• EXERCISE DATA:
————————
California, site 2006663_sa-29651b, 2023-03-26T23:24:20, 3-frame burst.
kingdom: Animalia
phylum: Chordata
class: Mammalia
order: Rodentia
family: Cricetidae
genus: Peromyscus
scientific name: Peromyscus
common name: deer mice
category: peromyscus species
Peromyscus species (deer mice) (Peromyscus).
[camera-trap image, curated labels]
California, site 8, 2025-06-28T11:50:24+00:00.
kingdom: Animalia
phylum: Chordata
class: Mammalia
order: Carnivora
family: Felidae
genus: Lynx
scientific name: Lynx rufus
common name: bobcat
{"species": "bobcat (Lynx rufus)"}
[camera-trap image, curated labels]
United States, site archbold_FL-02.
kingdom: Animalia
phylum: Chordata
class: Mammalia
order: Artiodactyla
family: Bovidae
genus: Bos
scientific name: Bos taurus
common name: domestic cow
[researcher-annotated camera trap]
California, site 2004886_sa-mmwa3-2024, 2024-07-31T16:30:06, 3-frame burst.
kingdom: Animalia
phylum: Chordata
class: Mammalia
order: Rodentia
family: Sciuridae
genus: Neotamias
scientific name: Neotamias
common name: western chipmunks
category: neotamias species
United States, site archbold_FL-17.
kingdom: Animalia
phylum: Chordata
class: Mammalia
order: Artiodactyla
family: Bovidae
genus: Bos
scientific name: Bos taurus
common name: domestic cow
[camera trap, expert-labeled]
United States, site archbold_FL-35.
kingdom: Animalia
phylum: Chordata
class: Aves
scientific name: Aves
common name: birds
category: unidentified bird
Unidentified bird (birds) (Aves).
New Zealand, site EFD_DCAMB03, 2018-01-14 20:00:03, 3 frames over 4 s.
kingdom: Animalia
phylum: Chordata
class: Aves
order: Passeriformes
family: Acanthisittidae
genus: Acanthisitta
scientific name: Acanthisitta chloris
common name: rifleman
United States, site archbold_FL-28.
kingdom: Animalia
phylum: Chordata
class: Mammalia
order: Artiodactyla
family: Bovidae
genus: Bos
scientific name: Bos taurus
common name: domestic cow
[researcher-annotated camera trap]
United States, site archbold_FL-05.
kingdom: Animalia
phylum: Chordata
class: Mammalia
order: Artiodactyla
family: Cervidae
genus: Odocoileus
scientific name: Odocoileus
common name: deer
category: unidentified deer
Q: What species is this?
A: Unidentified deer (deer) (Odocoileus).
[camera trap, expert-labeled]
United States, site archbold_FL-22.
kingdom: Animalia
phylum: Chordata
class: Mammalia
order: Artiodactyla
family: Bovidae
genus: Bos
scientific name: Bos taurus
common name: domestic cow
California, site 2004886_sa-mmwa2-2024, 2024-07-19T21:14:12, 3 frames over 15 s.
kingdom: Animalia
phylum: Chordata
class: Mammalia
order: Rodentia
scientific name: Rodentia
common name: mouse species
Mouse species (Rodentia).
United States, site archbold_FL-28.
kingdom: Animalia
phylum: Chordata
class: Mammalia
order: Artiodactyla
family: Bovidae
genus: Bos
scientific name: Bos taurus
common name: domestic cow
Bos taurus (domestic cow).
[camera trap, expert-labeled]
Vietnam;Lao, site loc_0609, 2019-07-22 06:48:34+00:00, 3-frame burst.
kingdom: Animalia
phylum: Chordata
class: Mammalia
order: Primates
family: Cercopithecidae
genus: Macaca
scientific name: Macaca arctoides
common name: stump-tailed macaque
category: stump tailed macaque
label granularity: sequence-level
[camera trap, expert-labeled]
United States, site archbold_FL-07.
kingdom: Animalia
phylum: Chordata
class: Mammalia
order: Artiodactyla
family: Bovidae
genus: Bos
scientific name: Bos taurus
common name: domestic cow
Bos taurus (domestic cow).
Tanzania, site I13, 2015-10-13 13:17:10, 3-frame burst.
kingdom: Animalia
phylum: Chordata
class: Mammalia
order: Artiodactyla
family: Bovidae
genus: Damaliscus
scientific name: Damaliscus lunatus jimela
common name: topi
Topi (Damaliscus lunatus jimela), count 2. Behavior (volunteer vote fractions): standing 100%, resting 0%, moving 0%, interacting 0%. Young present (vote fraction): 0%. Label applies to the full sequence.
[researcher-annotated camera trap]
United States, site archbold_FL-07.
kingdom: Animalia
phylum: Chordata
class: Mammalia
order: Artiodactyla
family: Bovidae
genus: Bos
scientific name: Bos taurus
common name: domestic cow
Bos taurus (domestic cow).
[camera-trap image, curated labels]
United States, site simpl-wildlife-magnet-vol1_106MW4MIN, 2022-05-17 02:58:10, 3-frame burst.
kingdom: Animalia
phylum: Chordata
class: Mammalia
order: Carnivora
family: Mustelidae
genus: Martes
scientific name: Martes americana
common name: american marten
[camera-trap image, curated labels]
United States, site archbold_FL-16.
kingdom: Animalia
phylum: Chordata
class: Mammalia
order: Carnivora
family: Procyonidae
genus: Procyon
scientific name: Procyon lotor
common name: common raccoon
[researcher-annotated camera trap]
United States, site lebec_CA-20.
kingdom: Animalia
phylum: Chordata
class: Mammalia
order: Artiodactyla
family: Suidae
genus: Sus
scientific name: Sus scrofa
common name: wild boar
————————
• WORK ORDER: Set down each entry exactly as it appears above.

• FINISHED TASK:
California, site 2006663_sa-29651b, 2023-03-26T23:24:20, 3-frame burst.
kingdom: Animalia
phylum: Chordata
class: Mammalia
order: Rodentia
family: Cricetidae
genus: Peromyscus
scientific name: Peromyscus
common name: deer mice
category: peromyscus species
Peromyscus species (deer mice) (Peromyscus).
[camera-trap image, curated labels]
California, site 8, 2025-06-28T11:50:24+00:00.
kingdom: Animalia
phylum: Chordata
class: Mammalia
order: Carnivora
family: Felidae
genus: Lynx
scientific name: Lynx rufus
common name: bobcat
{"species": "bobcat (Lynx rufus)"}
[camera-trap image, curated labels]
United States, site archbold_FL-02.
kingdom: Animalia
phylum: Chordata
class: Mammalia
order: Artiodactyla
family: Bovidae
genus: Bos
scientific name: Bos taurus
common name: domestic cow
[researcher-annotated camera trap]
California, site 2004886_sa-mmwa3-2024, 2024-07-31T16:30:06, 3-frame burst.
kingdom: Animalia
phylum: Chordata
class: Mammalia
order: Rodentia
family: Sciuridae
genus: Neotamias
scientific name: Neotamias
common name: western chipmunks
category: neotamias species
United States, site archbold_FL-17.
kingdom: Animalia
phylum: Chordata
class: Mammalia
order: Artiodactyla
family: Bovidae
genus: Bos
scientific name: Bos taurus
common name: domestic cow
[camera trap, expert-labeled]
United States, site archbold_FL-35.
kingdom: Animalia
phylum: Chordata
class: Aves
scientific name: Aves
common name: birds
category: unidentified bird
Unidentified bird (birds) (Aves).
New Zealand, site EFD_DCAMB03, 2018-01-14 20:00:03, 3 frames over 4 s.
kingdom: Animalia
phylum: Chordata
class: Aves
order: Passeriformes
family: Acanthisittidae
genus: Acanthisitta
scientific name: Acanthisitta chloris
common name: rifleman
United States, site archbold_FL-28.
kingdom: Animalia
phylum: Chordata
class: Mammalia
order: Artiodactyla
family: Bovidae
genus: Bos
scientific name: Bos taurus
common name: domestic cow
[researcher-annotated camera trap]
United States, site archbold_FL-05.
kingdom: Animalia
phylum: Chordata
class: Mammalia
order: Artiodactyla
family: Cervidae
genus: Odocoileus
scientific name: Odocoileus
common name: deer
category: unidentified deer
Q: What species is this?
A: Unidentified deer (deer) (Odocoileus).
[camera trap, expert-labeled]
United States, site archbold_FL-22.
kingdom: Animalia
phylum: Chordata
class: Mammalia
order: Artiodactyla
family: Bovidae
genus: Bos
scientific name: Bos taurus
common name: domestic cow
California, site 2004886_sa-mmwa2-2024, 2024-07-19T21:14:12, 3 frames over 15 s.
kingdom: Animalia
phylum: Chordata
class: Mammalia
order: Rodentia
scientific name: Rodentia
common name: mouse species
Mouse species (Rodentia).
United States, site archbold_FL-28.
kingdom: Animalia
phylum: Chordata
class: Mammalia
order: Artiodactyla
family: Bovidae
genus: Bos
scientific name: Bos taurus
common name: domestic cow
Bos taurus (domestic cow).
[camera trap, expert-labeled]
Vietnam;Lao, site loc_0609, 2019-07-22 06:48:34+00:00, 3-frame burst.
kingdom: Animalia
phylum: Chordata
class: Mammalia
order: Primates
family: Cercopithecidae
genus: Macaca
scientific name: Macaca arctoides
common name: stump-tailed macaque
category: stump tailed macaque
label granularity: sequence-level
[camera trap, expert-labeled]
United States, site archbold_FL-07.
kingdom: Animalia
phylum: Chordata
class: Mammalia
order: Artiodactyla
family: Bovidae
genus: Bos
scientific name: Bos taurus
common name: domestic cow
Bos taurus (domestic cow).
Tanzania, site I13, 2015-10-13 13:17:10, 3-frame burst.
kingdom: Animalia
phylum: Chordata
class: Mammalia
order: Artiodactyla
family: Bovidae
genus: Damaliscus
scientific name: Damaliscus lunatus jimela
common name: topi
Topi (Damaliscus lunatus jimela), count 2. Behavior (volunteer vote fractions): standing 100%, resting 0%, moving 0%, interacting 0%. Young present (vote fraction): 0%. Label applies to the full sequence.
[researcher-annotated camera trap]
United States, site archbold_FL-07.
kingdom: Animalia
phylum: Chordata
class: Mammalia
order: Artiodactyla
family: Bovidae
genus: Bos
scientific name: Bos taurus
common name: domestic cow
Bos taurus (domestic cow).
[camera-trap image, curated labels]
United States, site simpl-wildlife-magnet-vol1_106MW4MIN, 2022-05-17 02:58:10, 3-frame burst.
kingdom: Animalia
phylum: Chordata
class: Mammalia
order: Carnivora
family: Mustelidae
genus: Martes
scientific name: Martes americana
common name: american marten
[camera-trap image, curated labels]
United States, site archbold_FL-16.
kingdom: Animalia
phylum: Chordata
class: Mammalia
order: Carnivora
family: Procyonidae
genus: Procyon
scientific name: Procyon lotor
common name: common raccoon
[researcher-annotated camera trap]
United States, site lebec_CA-20.
kingdom: Animalia
phylum: Chordata
class: Mammalia
order: Artiodactyla
family: Suidae
genus: Sus
scientific name: Sus scrofa
common name: wild boar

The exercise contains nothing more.